The curriculum that Orloff developed, alongside an Educational Resources Website, encourage educators to use the book as a set text for English and Social Studies courses. The free resources teach about Iranian history and culture, Iranian identity, the role women play in Iranian society, friendship, family and the often misunderstood notion of heroism. “In one of my many ah-ha moments, I realize that Reza’s story follows the authentic arc of the hero’s journey,” she writes in the epilogue to the book. “Fueled by the excitement of this discovery…I dream that this story will be a staple in the public school system.”

Next Generation

The Next Generation

“The moments that stand out most clearly to me are when we speak at high schools,” says Orloff. “I can easily see the row of second generation Iranians. As Reza tells his story, they sit up a little straighter. Their eyes have a bit more of a shine and sometimes they will smile and nod. Here stands a true role model, before their peers — an Iranian man who represents the best of humanity. Reza is someone who they can feel connected to with pride and with hope. Similarly, immigrants from all corners of the world hear his story of grit and commitment in earning his college degree, his teaching credential and his Master’s degree. English is Reza’s third language and although he struggled, he never quit.”
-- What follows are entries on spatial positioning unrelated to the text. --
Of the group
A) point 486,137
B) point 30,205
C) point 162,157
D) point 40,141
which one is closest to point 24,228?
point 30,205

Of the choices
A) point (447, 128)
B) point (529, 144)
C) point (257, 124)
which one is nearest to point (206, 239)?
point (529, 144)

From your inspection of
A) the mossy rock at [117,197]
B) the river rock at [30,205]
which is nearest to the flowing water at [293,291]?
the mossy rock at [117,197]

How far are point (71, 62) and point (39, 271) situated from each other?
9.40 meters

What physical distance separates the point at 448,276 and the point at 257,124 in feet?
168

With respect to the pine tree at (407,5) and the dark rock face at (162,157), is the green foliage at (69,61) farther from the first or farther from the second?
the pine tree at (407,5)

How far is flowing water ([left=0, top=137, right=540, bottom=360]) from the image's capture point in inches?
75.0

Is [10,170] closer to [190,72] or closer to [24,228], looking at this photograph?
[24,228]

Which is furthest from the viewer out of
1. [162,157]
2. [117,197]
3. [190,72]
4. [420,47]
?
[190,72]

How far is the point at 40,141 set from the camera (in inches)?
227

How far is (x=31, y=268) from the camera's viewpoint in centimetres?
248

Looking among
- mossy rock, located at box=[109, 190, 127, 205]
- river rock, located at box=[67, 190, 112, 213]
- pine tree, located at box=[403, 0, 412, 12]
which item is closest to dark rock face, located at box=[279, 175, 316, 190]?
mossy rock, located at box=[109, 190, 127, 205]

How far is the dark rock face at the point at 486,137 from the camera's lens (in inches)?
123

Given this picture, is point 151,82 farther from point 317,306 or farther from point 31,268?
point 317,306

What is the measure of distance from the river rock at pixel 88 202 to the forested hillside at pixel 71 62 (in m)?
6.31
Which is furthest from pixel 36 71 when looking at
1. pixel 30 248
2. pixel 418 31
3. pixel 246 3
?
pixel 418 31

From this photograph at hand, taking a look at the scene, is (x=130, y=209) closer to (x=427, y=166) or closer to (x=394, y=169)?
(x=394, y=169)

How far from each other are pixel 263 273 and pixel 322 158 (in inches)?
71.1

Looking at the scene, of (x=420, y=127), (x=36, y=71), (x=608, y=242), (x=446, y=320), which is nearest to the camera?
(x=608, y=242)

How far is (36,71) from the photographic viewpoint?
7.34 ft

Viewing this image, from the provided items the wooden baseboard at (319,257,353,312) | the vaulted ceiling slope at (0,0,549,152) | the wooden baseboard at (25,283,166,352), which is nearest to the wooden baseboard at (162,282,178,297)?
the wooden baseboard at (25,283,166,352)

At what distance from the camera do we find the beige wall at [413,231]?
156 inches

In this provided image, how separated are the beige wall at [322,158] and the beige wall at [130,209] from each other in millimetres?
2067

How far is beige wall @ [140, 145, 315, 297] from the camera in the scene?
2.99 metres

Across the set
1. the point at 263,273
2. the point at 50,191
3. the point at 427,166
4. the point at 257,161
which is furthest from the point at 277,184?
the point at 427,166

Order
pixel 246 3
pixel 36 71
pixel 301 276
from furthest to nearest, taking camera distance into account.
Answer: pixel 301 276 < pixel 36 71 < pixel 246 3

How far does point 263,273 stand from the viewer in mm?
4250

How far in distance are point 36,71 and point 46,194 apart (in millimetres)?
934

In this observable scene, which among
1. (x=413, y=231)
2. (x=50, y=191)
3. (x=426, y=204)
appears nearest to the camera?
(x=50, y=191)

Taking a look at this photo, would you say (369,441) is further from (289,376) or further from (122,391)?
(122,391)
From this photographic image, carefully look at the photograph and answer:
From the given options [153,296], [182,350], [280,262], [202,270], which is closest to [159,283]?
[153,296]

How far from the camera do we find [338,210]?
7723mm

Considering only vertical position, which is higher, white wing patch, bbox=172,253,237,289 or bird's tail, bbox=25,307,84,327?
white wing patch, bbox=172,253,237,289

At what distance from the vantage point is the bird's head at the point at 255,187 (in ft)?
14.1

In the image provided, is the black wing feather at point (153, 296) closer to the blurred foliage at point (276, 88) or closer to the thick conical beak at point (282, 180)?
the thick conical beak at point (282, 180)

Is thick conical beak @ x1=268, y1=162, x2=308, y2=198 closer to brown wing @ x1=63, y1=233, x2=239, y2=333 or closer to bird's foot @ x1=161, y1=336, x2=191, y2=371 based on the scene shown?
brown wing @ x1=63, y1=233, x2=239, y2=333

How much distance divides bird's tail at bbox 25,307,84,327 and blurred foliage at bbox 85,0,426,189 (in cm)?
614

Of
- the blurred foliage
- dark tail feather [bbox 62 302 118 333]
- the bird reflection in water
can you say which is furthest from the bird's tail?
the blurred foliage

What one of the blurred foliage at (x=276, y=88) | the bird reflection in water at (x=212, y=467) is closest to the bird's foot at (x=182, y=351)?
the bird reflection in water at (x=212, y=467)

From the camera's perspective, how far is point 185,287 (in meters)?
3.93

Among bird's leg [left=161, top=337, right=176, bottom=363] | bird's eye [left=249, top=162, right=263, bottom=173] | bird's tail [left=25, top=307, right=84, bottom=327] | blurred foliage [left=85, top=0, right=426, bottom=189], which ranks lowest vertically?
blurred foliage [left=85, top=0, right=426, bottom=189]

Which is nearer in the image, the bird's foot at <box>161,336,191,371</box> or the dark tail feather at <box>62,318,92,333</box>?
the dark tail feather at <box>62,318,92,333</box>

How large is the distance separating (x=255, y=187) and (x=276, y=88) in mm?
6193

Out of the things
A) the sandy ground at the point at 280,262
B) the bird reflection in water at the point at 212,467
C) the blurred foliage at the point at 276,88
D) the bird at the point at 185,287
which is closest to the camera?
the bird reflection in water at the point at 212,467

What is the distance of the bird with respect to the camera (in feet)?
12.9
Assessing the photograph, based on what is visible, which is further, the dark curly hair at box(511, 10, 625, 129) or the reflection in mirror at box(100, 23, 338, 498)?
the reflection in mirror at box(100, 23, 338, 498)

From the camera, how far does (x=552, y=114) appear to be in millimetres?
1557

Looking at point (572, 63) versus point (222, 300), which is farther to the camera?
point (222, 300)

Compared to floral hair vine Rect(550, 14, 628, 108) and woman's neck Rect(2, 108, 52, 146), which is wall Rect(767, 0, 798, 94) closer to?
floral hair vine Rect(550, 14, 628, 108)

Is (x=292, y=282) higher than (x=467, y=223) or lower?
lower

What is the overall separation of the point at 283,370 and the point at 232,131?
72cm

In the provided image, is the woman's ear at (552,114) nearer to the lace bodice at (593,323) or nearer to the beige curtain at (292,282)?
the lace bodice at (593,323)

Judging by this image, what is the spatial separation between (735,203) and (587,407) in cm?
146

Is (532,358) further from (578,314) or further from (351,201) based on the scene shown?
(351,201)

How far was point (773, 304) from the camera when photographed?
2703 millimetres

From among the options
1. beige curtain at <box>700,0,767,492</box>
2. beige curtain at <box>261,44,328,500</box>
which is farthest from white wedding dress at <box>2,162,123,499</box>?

Orloff says she’s disgusted by what’s happening in the US today. But then, she says, “I am so proud of the thousands of Americans who rallied at the airports to offer both legal and emotional support when the travel ban was first enacted. The travel ban is a dark period in American history and will be viewed as such.” She compares the current climate to what she describes as “two similar blights in American history”: the first being when the US denied entry to ocean liner the St. Louis, whose passengers were Jewish children fleeing Nazi Germany in 1939; the second was the more broad Jim Crow Laws, which enforced segregation in US society, particularly in the south. Despite this, she, like Reza Abedi, have reasons to be hopeful. “When my heart breaks for the refugees wanting desperately to come to America, I find peace in the words of Dr. Martin Luther King: “The arc of the moral universe is long, but it bends towards justice.”

At the heart of the book is the recognition of this arc, and a commitment to sparking conversations. “I hope in sharing Reza’s story with both citizens and students, we will have fact-based, rather than fear-based, conversations,” says Orloff.

American Wings, Iranian Roots aims to honor the values and traditions of the pahlavan hero — integrity, strength, commitment — and the acknowledgment that storytelling is a powerful tool for change.